Great topic, Bryce! I do like the ones you mentioned. Another name I've a fondness for is "Candidate for Crime," but then it's my favorite episode, so I am probably biased.
For my vote against, and while I realize it's an homage, I have never liked the title "Sex and the Married Detective" for some reason that I cannot adequately explain. Maybe it's just that it's wordy and awkward. In that same vein are "Caution: Murder Can Be Hazardous to Your Health" and "Bye-Bye...". Really wordy ones that don't exactly roll off the tongue. :)
I agree with you, Grant. It seems as though they could have come up with a more poetic title, especially since the murderer himself is a poet! Also, that same writer (Howard Burk, I believe?) had come up with a title so rich in meaning before, with "By Dawn's Early Light".
I'd never thought about that, Lorenzo! Thanks for the insight; I can certainly appreciate that title better now.
Wendy, I couldn't agree more about those unwieldy titles. Particularly "The Bye Bye etc"; I mean, how do the words "bye bye" and "sky high" even relate to the story?! Of course, I guess one could imagine that "sky high" is perhaps referring to the heightened theatrics in the episode?
Bryce, I'm not especially defending the longest title, but to break it down, I believe I'd parse the middle phrase as "sky high IQ" -- so what is very high, is the IQ of the victim. Also of the killer and the witnesses, but it's the victim that presumably we are saying "bye-bye" to. So the title may be silly or unneccessary, but it's not totally nonsensical.

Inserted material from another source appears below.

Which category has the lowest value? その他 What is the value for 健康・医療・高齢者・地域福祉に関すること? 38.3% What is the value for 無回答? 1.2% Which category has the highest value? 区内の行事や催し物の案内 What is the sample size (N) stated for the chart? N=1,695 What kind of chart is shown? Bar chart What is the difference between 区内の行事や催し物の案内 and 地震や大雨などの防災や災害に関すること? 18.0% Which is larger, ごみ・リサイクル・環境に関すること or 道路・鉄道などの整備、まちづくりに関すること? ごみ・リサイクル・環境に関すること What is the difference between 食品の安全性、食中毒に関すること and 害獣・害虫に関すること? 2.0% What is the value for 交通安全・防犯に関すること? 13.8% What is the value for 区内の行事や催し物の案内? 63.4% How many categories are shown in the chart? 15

Thanks for that insight, Ted! In all the years I've been reading or hearing that title, I never connected "bye bye", "sky high", and "IQ" in that way, but now that you mention it, it makes perfect sense. I'd also like to reiterate my appreciation for Lorenzo's suggestion about a possible meaning for "How to Dial a Murder"; that's another connection I had never made, but again, it now seems an obvious reference.
"Ransom etc" is a great title, David, I agree. It's one of the few that's intriguing all by itself, with the seemingly irrationality it suggests. I think that's a really good quality for a title to have; sort of suggesting something vague and mysterious, then having it understood only after seeing what the episode's actually about.